**YOUR OBJECTIVE**
Reproduce all of the following lines word for word, leaving out the pictures.

**Raw lines**
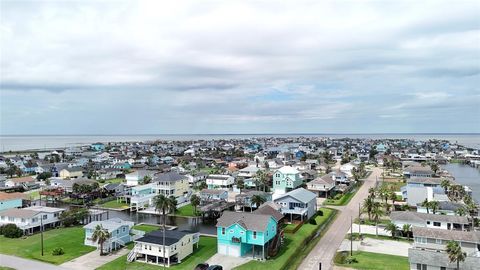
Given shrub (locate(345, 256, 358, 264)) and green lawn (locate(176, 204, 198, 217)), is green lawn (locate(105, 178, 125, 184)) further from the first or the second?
shrub (locate(345, 256, 358, 264))

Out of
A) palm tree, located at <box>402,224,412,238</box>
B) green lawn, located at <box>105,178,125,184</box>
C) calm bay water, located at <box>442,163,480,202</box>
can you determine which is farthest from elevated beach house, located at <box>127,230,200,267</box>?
calm bay water, located at <box>442,163,480,202</box>

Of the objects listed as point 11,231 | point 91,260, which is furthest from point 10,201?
point 91,260

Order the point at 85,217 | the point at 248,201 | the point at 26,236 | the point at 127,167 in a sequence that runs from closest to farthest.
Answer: the point at 26,236
the point at 85,217
the point at 248,201
the point at 127,167

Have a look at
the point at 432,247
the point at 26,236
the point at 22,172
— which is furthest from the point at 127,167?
the point at 432,247

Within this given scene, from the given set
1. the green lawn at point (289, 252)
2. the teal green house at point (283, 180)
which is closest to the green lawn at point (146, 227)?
the green lawn at point (289, 252)

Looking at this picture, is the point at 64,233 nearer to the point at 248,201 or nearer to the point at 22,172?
the point at 248,201

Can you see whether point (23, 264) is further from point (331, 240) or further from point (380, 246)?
point (380, 246)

**EXERCISE RESPONSE**
Given shrub (locate(345, 256, 358, 264)) and green lawn (locate(176, 204, 198, 217)), is green lawn (locate(105, 178, 125, 184)) further from the first or the second?
shrub (locate(345, 256, 358, 264))

Out of
A) palm tree, located at <box>402,224,412,238</box>
B) green lawn, located at <box>105,178,125,184</box>
C) calm bay water, located at <box>442,163,480,202</box>
can you determine which is farthest from elevated beach house, located at <box>127,230,200,267</box>?
calm bay water, located at <box>442,163,480,202</box>

Of the objects listed as point 11,231 | point 91,260, which is furthest from point 10,201?
point 91,260

Order the point at 85,217 | the point at 248,201 | the point at 26,236 | the point at 127,167 in a sequence that runs from closest to farthest.
Answer: the point at 26,236
the point at 85,217
the point at 248,201
the point at 127,167

Have a look at
the point at 432,247
the point at 26,236
the point at 22,172
— which is furthest from the point at 127,167?
the point at 432,247

Within this given scene, from the given set
1. the green lawn at point (289, 252)
2. the teal green house at point (283, 180)
which is closest to the green lawn at point (146, 227)?
the green lawn at point (289, 252)

Looking at this picture, is the point at 64,233 nearer to the point at 248,201 or nearer to the point at 22,172?
the point at 248,201

Can you see whether point (23, 264) is further from point (331, 240) or further from point (380, 246)?
point (380, 246)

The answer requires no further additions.